粗相ぶっかまして打ち首とか目も当てられねえ
これは卒業を控えたある秋の日のことである。
「はぁ? お前が従者?」
悪友のガブリエル——通称ガブが、信じられないものを見るような目で俺をまじまじと見分した。
「ふうん、お前がねえ。気をつけろよ。粗相ぶっかまして打ち首とか目も当てられねえ」
「……全くだ。それが一番の懸念材料だよ。で、お前はどうすんだ?」
俺が自分の首筋をさすりながら聞き返すと、ガブはその巨体を揺らし、実に幸せそうに笑った。

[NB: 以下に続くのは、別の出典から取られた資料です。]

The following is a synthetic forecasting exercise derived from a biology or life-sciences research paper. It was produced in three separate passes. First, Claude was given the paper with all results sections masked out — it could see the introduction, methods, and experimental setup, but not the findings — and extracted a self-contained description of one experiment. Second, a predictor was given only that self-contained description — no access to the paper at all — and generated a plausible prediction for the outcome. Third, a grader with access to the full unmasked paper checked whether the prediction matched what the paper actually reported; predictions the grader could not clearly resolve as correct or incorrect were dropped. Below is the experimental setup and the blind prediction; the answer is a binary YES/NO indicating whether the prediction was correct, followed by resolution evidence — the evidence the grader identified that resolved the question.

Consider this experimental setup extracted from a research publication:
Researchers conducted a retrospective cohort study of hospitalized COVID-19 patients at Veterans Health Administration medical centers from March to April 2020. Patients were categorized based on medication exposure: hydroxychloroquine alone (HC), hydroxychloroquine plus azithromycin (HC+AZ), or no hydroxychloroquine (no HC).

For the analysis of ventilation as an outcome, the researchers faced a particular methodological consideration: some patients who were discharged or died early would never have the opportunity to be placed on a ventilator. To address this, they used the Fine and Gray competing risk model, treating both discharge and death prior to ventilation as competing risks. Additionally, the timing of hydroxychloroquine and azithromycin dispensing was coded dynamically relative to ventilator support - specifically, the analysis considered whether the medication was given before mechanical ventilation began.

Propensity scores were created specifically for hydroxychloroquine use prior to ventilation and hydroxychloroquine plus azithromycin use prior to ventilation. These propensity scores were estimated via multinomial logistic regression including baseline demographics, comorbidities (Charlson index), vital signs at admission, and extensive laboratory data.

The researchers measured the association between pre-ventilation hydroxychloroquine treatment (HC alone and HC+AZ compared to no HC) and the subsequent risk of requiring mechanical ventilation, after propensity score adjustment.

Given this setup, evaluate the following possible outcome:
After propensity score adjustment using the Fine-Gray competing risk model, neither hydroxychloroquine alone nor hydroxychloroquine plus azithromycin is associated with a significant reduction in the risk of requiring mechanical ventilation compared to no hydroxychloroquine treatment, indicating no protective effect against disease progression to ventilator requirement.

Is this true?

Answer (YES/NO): YES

「俺か? 俺は騎士さ。だってよ、あとの二つの選択肢は、どう考えても腹一杯食えなさそうだろ?」
清貧を旨とする聖職者か、肩身の狭い婿入りか。なるほど、食欲が行動原理のすべてである彼らしい、あまりに明快な答えだ。
「だがよ、本当に大丈夫か?」
ふいに、ガブの顔から冗談めかした色が消えた。
「俺の母上の知り合いの息子も、幼い頃から従者見習いをしてたんだが……相当酷い目にあったらしくてな。今は屋敷に引きこもっちまってる。お前も、そうなる前に逃げちまえよ」
不器用な優しさに、胸の奥が少しだけ温かくなる。俺はそれを誤魔化すように言った。
「お前こそ、稽古がキツいって泣き言いって逃げ帰るんじゃねえぞ」
顔を見合わせ、俺たちは「ガハハ!」と声を揃えて笑い飛ばした。
「君たち、何がそんなにおかしいのかい?」
風のように現れたのは、ユリウス・イノール。
眉目秀麗、成績優秀、品行方正。
何でオレの友人やってんの?と聞きたくなる、婿にしたい候補ナンバーワン間違いなしの男だ。
俺はユリウスにも、卒業後の路を尋ねてみた。
「私は修道院に入るよ。聖職者になるのが、幼い頃からの夢だったんだ」
俺とガブの顔は、おそらく「鳩が豆鉄砲を食った」ような間抜けな表情だったのだろう。
ユリウスはそれを見て、愉快そうに肩を揺らした。
「……うん、変わっているよね、聖職者が夢だなんて。でも、幼い頃に至聖神官アポストル様から『御言葉』を頂いたことがあってね」
伝説的な聖職者の名に、俺たちの口はさらにぽかんと開いた。
「あはは、二人とも同じ顔をしてるよ」
ユリウスはついに吹き出した。隣を見ると、ガブが目も口も丸くして、これ以上ないほどアホ面を晒している。
「……ど、どんな御言葉だったんだ?」
俺が居住まいを正して尋ねると、ユリウスは静かに、しかし一点の曇りもない声で告げた。その言葉は、彼が何度も心の中で反芻し、血肉としてきた重みを持っていた。
「——神に仕えまつれ。さらば汝は、国と民とを滅ぼさんと欲する悪しき者に抗う、友の助けとならん」
「…………」
俺とガブは、その言葉の重みに気圧され、ただ「おう」と短く応じることしかできなかった。
放課後の騒がしい廊下で、そこだけが神殿のように清謐な空気に包まれている気がした。
「……なんだか、すごいな」
ようやく俺が絞り出した言葉に、ユリウスは少し遠くを見つめるような目で笑った。
「そうだね。こんなことを言われたら、もう、人生は決まってしまったようなものさ」
「違いない。それにしても、その『国を救う友』ってやつも相当な大人物だろうな。……まあ、俺たちでないことだけは確実だけどよ!」
俺とガブがまた「ガハハハ!」とバカ笑いすると、周囲の女子生徒たちから「なぜユリウス様があんなバカたちと……」という冷ややかな視線が突き刺さるのだった。